So my assumption is that you replaced the following:

Belt: 13568-09070
Pump: 16100-59275-83
Idlers: 13503-0F010/13505-0F010
Thermostat: 90916-03100/Gasket: 16346-50010
Tensioner(yes, new design): 13540-50030

Congrats. Looking tough indeed. I have always though that the 2UZ is the best V8 in terms of reliability out there. Toyota Industries was not joking around with this engine.
 
Very impressive for an East Coast rig.

So my assumption is that you replaced the following:

Belt: 13568-09070
Pump: 16100-59275-83
Idlers: 13503-0F010/13505-0F010
Thermostat: 90916-03100/Gasket: 16346-50010
Tensioner(yes, new design): 13540-50030

Congrats. Looking tough indeed. I have always though that the 2UZ is the best V8 in terms of reliability out there. Toyota Industries was not joking around with this engine.

That's the parts list for the timing case, plus new drive belt and new bearings for the drive belt idler and tensioner pulley.

You're dead right about this engine. I was very impressed by how solid the timing case components are. This thing has what it takes for a very long service life. I'm from Australia, where the 80s were legendary. Once I moved here, and the 100 was released, I had to have one. Its been a rock!
 
You're dead right about this engine. I was very impressed by how solid the timing case components are. This thing has what it takes for a very long service life. I'm from Australia, where the 80s were legendary. Once I moved here, and the 100 was released, I had to have one. Its been a rock!

I agree. If it wasn't for the IFS (sorry Spressomon), I would be all about the 2UZ powered 100 series.

At least the Australians were lucky with getting the 105 series as the cross over vehicle before the introduction of the 100 series in IFS variant for the long term, which in my opinion, has been a terrible disaster for the legacy of the wide-bodied, big LC's worldwide. At least you have the option of the 7x series with the 1VD there; we don't get that option and drool at your pics from Oz.

The 2UZ is merely a higher torque engine variant of the legendary 1UZ found in the Lexus LS400 sedans of the early 1990's which are truly unique vehicles as well.
 
The 2UZ is merely a higher torque engine variant of the legendary 1UZ found in the Lexus LS400 sedans of the early 1990's which are truly unique vehicles as well.

Ha! I didn't know that the 2UZ evolved from the early LS400 engine.

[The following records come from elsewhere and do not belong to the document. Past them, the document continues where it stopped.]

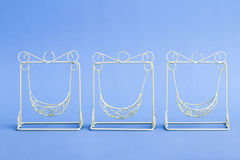 Pink and White Decorative Mini Wrought Iron Swings Stock Images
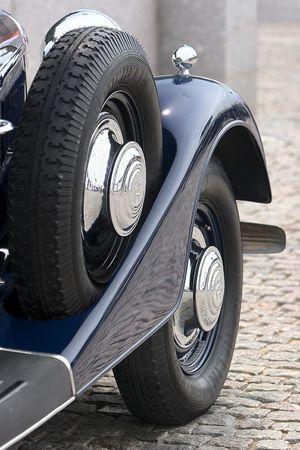 hubcaps: Front side of dark blue retro Cadillac  Ïåðåäíåå è çàïàñíîå êîëåñà ðåòðî àâòîáîìèëÿ Êàäèëëàê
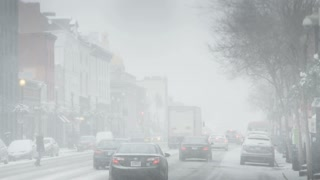 Cars and Pedestrians on Snowy DC Street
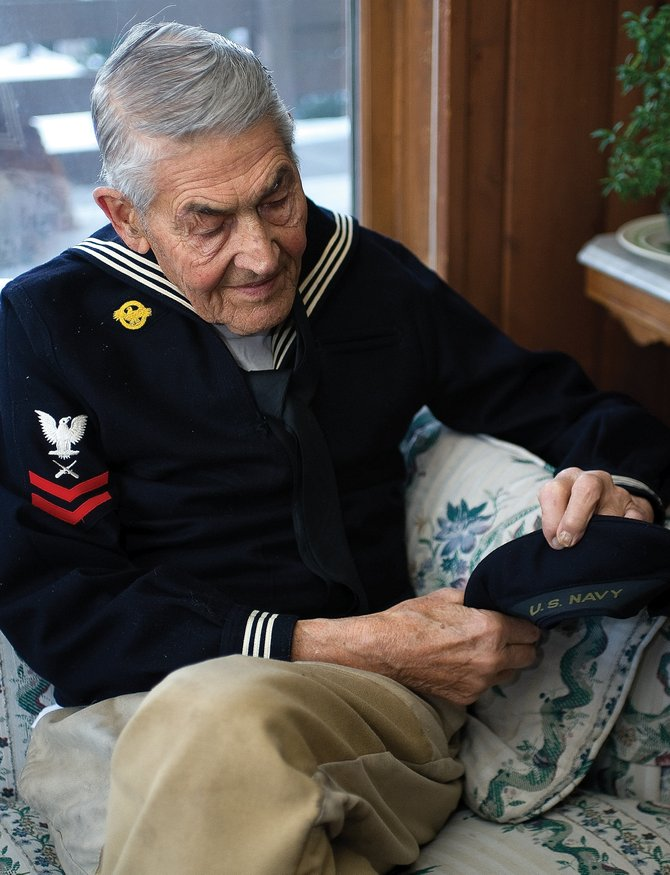 Veteran Omar Campbell recalls his days in the U.S. Navy while checking out his old uniform at his home in Steamboat Springs. Pearl Harbor is particularly meaningful for the World War II veteran who toured the South Pacific during the war.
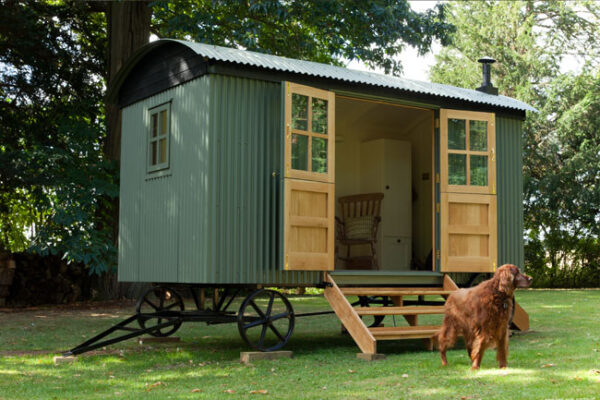 build your own shepherds hut with a shepherds hut kit from tithe barn green hut with dog outside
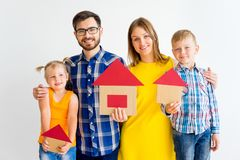 House move concept. Happy family holding cardboard home Stock Photos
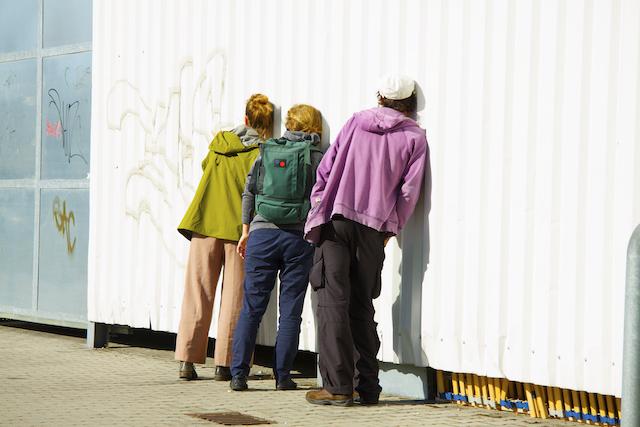Drei Menschen lauschen an einer Metallwand
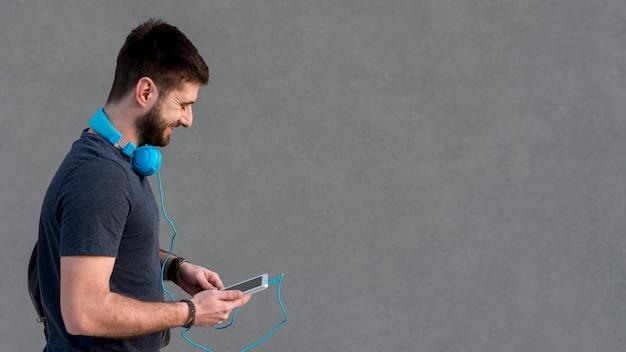 Bebaarde man met een koptelefoon op de nek met behulp van de tablet Gratis Foto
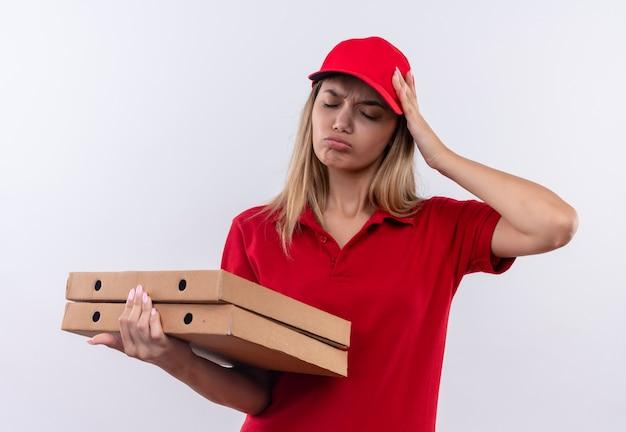 Z zamkniętymi oczami smutna młoda dziewczyna dostawy ubrana w czerwony mundur i czapkę, trzymając pudełka po pizzy i kładąc rękę na głowie na białym tle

That was the first car I bought in the US. Silky smooth, but lit up nicely when pushed hard. Loved that car too.
 
Ha! I didn't know that the 2UZ evolved from the early LS400 engine. That was the first car I bought in the US. Silky smooth, but lit up nicely when pushed hard. Loved that car too.

Yup. Phenomenal engine and vehicle which is why they retain such value and which is why many of them are still running quite strongly.

The 1UZ was Toyota's first mass production V8. They had employed them in industrial and marine applications as early as the mid 1980's but never in automotive applications until the LS400.
 
I agree. If it wasn't for the IFS (sorry SHOTTS), I would be all about the 2UZ powered 100 series.

At least the Australians were lucky with getting the 105 series as the cross over vehicle before the introduction of the 100 series in IFS variant for the long term, which in my opinion, has been a terrible disaster for the legacy of the wide-bodied, big LC's worldwide. At least you have the option of the 7x series with the 1VD there; we don't get that option and drool at your pics from Oz.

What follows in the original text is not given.